(Exercise): According to the section on dates and times in R, what are the three classes that base R uses for dates and times?

(Document segment):
10.2 Essentials

Essentials of this chapter: Which base R commands and packages are covered? Here: Functions on dates and times, and the lubridate package (Spinu et al., 2018).

10.2.1 Base R

Basics: base R contains 3 classes for dates and times:

  1. Date: Dates without times
  2. POSIXct: Date-time class used to represent calendar time
  3. POSIXlt: Date-time class used to represent local time (as lists, enabling easy extraction of specific time components)

See the tutorial on https://www.r-bloggers.com/using-dates-and-times-in-r/.

Obtaining the current date and time

DateTimeClasses

  1. Sys.Date() returns an object of class Date
  2. Sys.time() returns an object of class POSIXct

Dates

Entering and interpreting dates can be tricky. It really shows the importance of adhering to conventions (specifically: order of units):

But: Note huge potential for confusion:

Example

#> [1] "0001-02-03"

Assuming an R object “01-02-03”. Which date is this?

Evaluate as.Date("01-02-03") to find out:

This illustrates 2 problems:

  1. How is the year entered?
  • Interpretation by R: 0001-02-03. Note that the year is expected as a 4-digit unit (i.e., yyyy or %Y).

  • Explication: R reads the date with formatting option "%Y-%m-%d", which yields February 03, 0001 (Saturday) (note the uppercase letter %Y).

  1. Which number is which unit: What is the order of temporal units?

What if we assumed a 2-digit year (denoted in R as lowercase letter %y)? Still confusing, as the order of 3 temporal units is unclear.

By varying the identity of the 3 elements, we obtain 6 possible interpretations of an R object “01-02-03” (as a table):

Nr. Format: Date (in R): Details: Evaluation:
1 "%y-%m-%d" 2001-02-03 February 03, 2001 (Saturday) best (decreasing units)
2 "%y-%d-%m" 2001-03-02 March 02, 2001 (Friday) bad
3 "%m-%y-%d" 2002-01-03 January 03, 2002 (Thursday) abysmal
4 "%m-%d-%y" 2003-01-02 January 02, 2003 (Thursday) bad (despite US convention)
5 "%d-%y-%m" 2002-03-01 March 01, 2002 (Friday) abysmal
6 "%d-%m-%y" 2003-02-01 February 01, 2003 (Saturday) ok (increasing units, EU convention)

Varying the order of 3 different format options yields 6 different orders that denote 6 different dates.

(Dataset section):
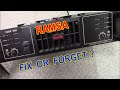 Ramsa PA amplifier repair attempt of dead channel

(Response): Date, POSIXct, and POSIXlt.